I want to prove that for a given $0<\alpha<N$ and for all $0<\varepsilon< N-\alpha$ there exists $C>0$ s.t.
$$ \Vert\vert x\vert^{-\alpha}\ast\vert u \vert^2\Vert_{L^\infty(\mathbb{R}^N)} \leq C\Vert u \Vert_{L^{\frac{2N}{N-\alpha-\varepsilon}}(\mathbb{R}^N)}\Vert u \Vert_{L^{\frac{2N}{N-\alpha+\varepsilon}}(\mathbb{R}^N)} $$
This sounds familiar to the Young's convolution inequality, the problem is the singularity of $\vert x \vert ^{-\alpha}$. One teacher told me to try to write the definition of convolution, separate it (distinguishing between inside and outside of a ball $B(0,R)$ and apply Hölder inequality.
$$(\vert x\vert^{-\alpha}\ast\vert u \vert^2)(x) = \int_{\mathbb{R}^N} \frac{\vert u(y)\vert^2}{\vert x-y\vert^\alpha}\ dy = \int_{B(0,R)} \frac{\vert u(y)\vert^2}{\vert x-y\vert^\alpha}\ dy + \int_{\mathbb{R}^N\setminus B(0,R)} \frac{\vert u(y)\vert^2}{\vert x-y\vert^\alpha}\ dy $$
According to my teacher, after applying Hölder I must get something like
$$(\vert x\vert^{-\alpha}\ast\vert u \vert^2)(x) \leq A(R)\cdot(?) + B(R)\cdot(?)$$
Then he suggested me to minimize that function depending on R, $F(R)=A(R)\cdot(?) + B(R)\cdot(?)$
But I a stucked.
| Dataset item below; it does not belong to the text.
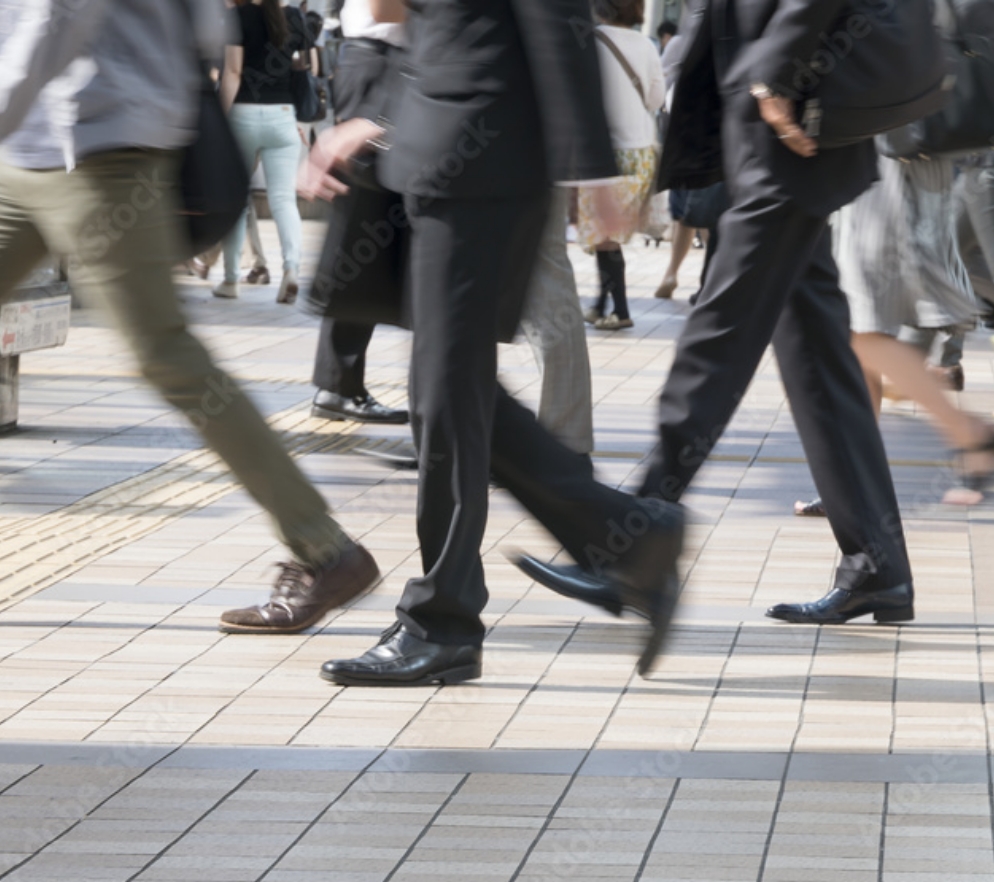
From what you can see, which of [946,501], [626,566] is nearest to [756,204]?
[626,566]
Any help would be appreciated. Thanks in advance.
Best Answer
We may write for all $x$, $$ \int_{\mathbb{R}^N} \frac{\vert u(y)\vert^2}{\vert x-y\vert^\alpha}\ \mathrm dy = \int_{|x-y|>R} \frac{\vert u(y)\vert^2}{\vert x-y\vert^\alpha}\ \mathrm dy + \int_{|x-y|\le R} \frac{\vert u(y)\vert^2}{\vert x-y\vert^\alpha}\ \mathrm dy. $$ The first term can be estimated by Holder's inequality $$\begin{align*} \int_{|x-y|>R} \frac{\vert u(y)\vert^2}{\vert x-y\vert^\alpha}\ \mathrm dy&\le\left( \int_{|x-y|>R}\vert u(y)\vert^{\frac{2N}{N-\alpha+\epsilon}}\ \mathrm dy\right)^{\frac{N-\alpha+\epsilon}{N}}\left(\int_{|x-y|>R} \vert x-y\vert^{-\frac{\alpha N}{\alpha-\epsilon}}\ \mathrm dy\right)^{\frac{\alpha-\epsilon}N}\\ &\le \|u\|_{L^{\frac{2N}{N-\alpha+\epsilon}}}^{2}\left(\int_R^\infty r^{-1-\frac{N\epsilon}{\alpha-\epsilon}}\ \mathrm dr\right)^{\frac{\alpha-\epsilon}{N}}=\left(\frac{\alpha-\epsilon}{N\epsilon}\right)^{\frac{\alpha+\epsilon}{N}}R^{-\epsilon}\|u\|_{L^{\frac{2N}{N-\alpha+\epsilon}}}^{2}. \end{align*}$$ Similarly for the second term, we get $$\begin{align*} \int_{|x-y|\le R} \frac{\vert u(y)\vert^2}{\vert x-y\vert^\alpha}\ \mathrm dy&\le\left( \int_{|x-y|\le R}\vert u(y)\vert^{\frac{2N}{N-\alpha-\epsilon}}\ \mathrm dy\right)^{\frac{N-\alpha-\epsilon}{N}}\left(\int_{|x-y|\le R} \vert x-y\vert^{-\frac{\alpha N}{\alpha+\epsilon}}\ \mathrm dy\right)^{\frac{\alpha+\epsilon}N}\\ &\le \|u\|_{L^{\frac{2N}{N-\alpha-\epsilon}}}^{2}\left(\int_0^R r^{-1+\frac{N\epsilon}{\alpha+\epsilon}}\ \mathrm dr\right)^{\frac{\alpha+\epsilon}{N}}=\left(\frac{\alpha+\epsilon}{N\epsilon}\right)^{\frac{\alpha+\epsilon}{N}}R^{\epsilon}\|u\|_{L^{\frac{2N}{N-\alpha-\epsilon}}}^{2}. \end{align*}$$ Finally, by letting $$R^\epsilon =\frac{ \|u\|_{L^{\frac{2N}{N-\alpha+\epsilon}}}}{\|u\|_{L^{\frac{2N}{N-\alpha-\epsilon}}}},$$ we get the desired inequality.